◆ **Given exercise 1**:
Answer these from the forum thread on Mendelssohn and Saint-Saens symphonies:
(a) Which Mendelssohn symphony does realdealblues name as an absolute favorite?
(b) Which of Mendelssohn's symphonies does SixFootScowl leave out of the comparison?
(c) According to AClockworkOrange, which Saint-Saens symphony is the exception to the others being overlooked?
◆ **Given exercise 2**: Copy the part of the forum thread on Mendelssohn and Saint-Saens symphonies that begins at "## realdealblues (Mar" and stops after "or week even.", swapping "thrilling" for "exciting".
◆ **Given exercise 3**: Carry on the forum thread about Mendelssohn and Saint-Saens symphonies from the point where it stops.

◆ **Text extract**:

-------------------------

# Favorite Symponies (Mendelssohn / Saint-Saens



## SixFootScowl (Oct 17, 2011)

Do you like both of these composer's symphonies and which do you prefer between the two?

Also consider the Hymn of Praise (Lobgesang) is not necessarily a symphony, but was listed as a symphony decades after Felix died. So if the choral symphony is holding you back from selecting Mendelssohn over Saint-Saens, don't let it.

Edit FYI: Not considering the string symphonies here.


----------



## realdealblues (Mar 3, 2010)

I love both. Mendelssohn's unfairly neglected 1st symphony is one of my absolute favorites. Absolutely thrilling and riveting! I probably lean towards Mendelssohn but might have to go back and listen to all the Symphonies from both so that they are all fresh in my mind before I vote.


----------



## Pugg (Aug 8, 2014)

I also voted both, depends on the day or week even.


----------



## Sina (Aug 3, 2012)

Well I don't know what's the use of the "neither" options in such poles (because I simply think you either see something in a piece or you don't. If you do, then you like it, and if you don't, it's not the end for that piece it's just you who didn't see anything special for yourself and why would anyone talk about anything he/she doesn't see?! It's the most useless thing for someone to declare his/her dislike for any piece of art in any form). But since I saw the option I voted.


----------



## AClockworkOrange (May 24, 2012)

I voted for both myself because these are two of my favourite Composers and I regard both of them highly.

My mood may favour one over the other from time to time but objectively I'd rate them roughly equal. Saint-Säens Symphonies tend to be wholly overlooked beyond the Organ Symphony. This latter work is not overrated but the previous Symphonies have so much to offer and and are often unfairly neglected.

I agree with RealDealBlues regarding Mendelssohn's First Symphony, an incredible piece indeed. The Fourth is possibly a shade overrated but it cannot be denied that it is a quality composition. I really enjoy the Third and Fifth Symphonies a great deal too.

-------------------------

◆ **Listing**:
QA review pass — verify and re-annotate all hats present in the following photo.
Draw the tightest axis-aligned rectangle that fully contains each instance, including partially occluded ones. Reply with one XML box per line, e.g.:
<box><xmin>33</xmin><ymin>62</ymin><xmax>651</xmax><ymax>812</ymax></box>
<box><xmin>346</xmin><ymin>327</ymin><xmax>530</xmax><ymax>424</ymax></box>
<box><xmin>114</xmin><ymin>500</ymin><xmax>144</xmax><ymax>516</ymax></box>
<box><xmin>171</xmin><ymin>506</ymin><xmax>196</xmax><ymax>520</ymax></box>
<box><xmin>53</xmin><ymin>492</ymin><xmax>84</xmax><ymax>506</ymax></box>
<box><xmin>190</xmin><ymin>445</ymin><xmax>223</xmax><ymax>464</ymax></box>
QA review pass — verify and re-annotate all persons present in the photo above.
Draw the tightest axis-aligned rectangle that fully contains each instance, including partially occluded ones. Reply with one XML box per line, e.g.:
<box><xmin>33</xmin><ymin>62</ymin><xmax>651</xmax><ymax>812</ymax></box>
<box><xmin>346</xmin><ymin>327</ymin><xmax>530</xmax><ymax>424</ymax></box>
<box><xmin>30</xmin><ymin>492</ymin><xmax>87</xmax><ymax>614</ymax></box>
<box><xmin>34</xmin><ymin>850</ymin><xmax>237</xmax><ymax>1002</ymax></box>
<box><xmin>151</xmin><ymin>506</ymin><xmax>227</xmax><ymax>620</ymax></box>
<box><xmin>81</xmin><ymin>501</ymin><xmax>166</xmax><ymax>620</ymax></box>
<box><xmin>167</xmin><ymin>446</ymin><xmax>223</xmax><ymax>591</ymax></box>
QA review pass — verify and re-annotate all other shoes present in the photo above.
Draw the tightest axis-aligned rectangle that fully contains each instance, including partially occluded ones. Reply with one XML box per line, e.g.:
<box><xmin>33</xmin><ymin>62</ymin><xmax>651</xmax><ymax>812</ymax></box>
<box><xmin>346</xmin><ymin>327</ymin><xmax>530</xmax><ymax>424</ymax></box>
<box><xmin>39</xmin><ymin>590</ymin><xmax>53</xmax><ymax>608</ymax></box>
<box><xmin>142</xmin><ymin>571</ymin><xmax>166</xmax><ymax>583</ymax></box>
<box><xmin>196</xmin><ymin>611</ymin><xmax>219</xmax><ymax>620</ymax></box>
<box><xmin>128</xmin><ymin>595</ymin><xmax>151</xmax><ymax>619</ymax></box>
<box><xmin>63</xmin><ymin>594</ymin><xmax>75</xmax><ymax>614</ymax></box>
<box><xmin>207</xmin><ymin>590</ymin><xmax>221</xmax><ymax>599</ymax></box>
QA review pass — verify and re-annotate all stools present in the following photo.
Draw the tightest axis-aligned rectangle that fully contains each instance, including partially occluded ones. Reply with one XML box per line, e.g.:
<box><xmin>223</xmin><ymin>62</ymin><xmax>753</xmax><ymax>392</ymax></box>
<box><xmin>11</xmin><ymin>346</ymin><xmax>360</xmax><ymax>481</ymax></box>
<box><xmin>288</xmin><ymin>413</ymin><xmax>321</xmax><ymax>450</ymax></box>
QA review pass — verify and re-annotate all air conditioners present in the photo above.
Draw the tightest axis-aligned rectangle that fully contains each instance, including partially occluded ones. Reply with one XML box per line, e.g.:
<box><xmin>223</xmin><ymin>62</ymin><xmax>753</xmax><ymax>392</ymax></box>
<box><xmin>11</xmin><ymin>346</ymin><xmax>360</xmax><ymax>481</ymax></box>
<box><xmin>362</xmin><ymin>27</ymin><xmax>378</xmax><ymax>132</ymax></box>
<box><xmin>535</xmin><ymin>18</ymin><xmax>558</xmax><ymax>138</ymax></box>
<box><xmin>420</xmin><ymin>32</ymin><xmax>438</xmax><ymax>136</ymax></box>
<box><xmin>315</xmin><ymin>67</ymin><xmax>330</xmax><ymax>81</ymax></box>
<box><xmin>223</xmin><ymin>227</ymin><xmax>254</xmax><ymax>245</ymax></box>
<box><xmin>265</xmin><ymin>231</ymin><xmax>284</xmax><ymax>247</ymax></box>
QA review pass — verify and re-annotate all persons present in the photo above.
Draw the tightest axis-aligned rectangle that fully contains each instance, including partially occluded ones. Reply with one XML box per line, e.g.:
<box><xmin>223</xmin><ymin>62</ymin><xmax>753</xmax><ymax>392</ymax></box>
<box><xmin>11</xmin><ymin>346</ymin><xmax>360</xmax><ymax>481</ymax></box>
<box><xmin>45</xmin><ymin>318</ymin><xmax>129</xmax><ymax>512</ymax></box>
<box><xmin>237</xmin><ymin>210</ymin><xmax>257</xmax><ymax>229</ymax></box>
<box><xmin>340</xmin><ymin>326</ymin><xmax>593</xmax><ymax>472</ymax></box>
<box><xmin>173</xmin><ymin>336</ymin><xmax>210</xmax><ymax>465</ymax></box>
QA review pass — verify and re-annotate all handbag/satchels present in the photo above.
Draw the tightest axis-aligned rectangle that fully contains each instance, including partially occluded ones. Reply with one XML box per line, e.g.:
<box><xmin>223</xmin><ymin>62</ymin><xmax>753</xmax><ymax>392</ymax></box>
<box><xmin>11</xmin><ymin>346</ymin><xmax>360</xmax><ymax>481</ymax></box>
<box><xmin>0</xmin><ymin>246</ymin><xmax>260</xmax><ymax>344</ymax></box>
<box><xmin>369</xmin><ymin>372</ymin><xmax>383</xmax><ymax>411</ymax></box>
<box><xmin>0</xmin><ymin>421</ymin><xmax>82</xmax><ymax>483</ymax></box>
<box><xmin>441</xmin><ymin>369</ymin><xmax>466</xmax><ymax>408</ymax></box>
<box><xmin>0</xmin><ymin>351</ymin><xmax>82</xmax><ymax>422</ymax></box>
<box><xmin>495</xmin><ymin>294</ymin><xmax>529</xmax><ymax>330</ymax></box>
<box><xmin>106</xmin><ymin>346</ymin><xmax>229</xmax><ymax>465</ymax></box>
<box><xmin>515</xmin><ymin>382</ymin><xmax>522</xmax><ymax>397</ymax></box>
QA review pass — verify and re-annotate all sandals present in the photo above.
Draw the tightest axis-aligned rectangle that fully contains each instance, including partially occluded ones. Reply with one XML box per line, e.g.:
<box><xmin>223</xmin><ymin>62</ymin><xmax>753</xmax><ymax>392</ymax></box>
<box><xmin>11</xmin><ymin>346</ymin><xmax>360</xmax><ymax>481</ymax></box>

-------------------------

◆ **Exercise output 1**:
(a) The 1st symphony.
(b) The string symphonies.
(c) The Organ Symphony.

◆ **Exercise output 2**:
## realdealblues (Mar 3, 2010)

I love both. Mendelssohn's unfairly neglected 1st symphony is one of my absolute favorites. Absolutely exciting and riveting! I probably lean towards Mendelssohn but might have to go back and listen to all the Symphonies from both so that they are all fresh in my mind before I vote.


----------



## Pugg (Aug 8, 2014)

I also voted both, depends on the day or week even.

◆ **Exercise output 3**:
So for me, a well earned, closely matched tie. With option for both, I'm taking it.


----------



## SixFootScowl (Oct 17, 2011)

I see a lot of support for Mendelssohn's first symphony. That one stands out for me also as a wonderful symphony, perhaps my favorite of the four/five. But I had to vote for both composers. I like all of it very much.


----------



## SixFootScowl (Oct 17, 2011)

Florestan said:


> Also consider the Hymn of Praise (Lobgesang) is not necessarily a symphony, but was listed as a symphony decades after Felix died. So if the choral symphony is holding you back from selecting Mendelssohn over Saint-Saens, don't let it.


This has been a very helpful thread for me. I had trouble with Lobgesang from the start. It's not that I don't like it but it just does not fit with the other symphonies. Now I can feel okay to remove it from my cycle on my player. I will still listen to it, but separately from the cycle. Note: I almost always listen to full symphony cycles rather than one symphony.


----------



## Pugg (Aug 8, 2014)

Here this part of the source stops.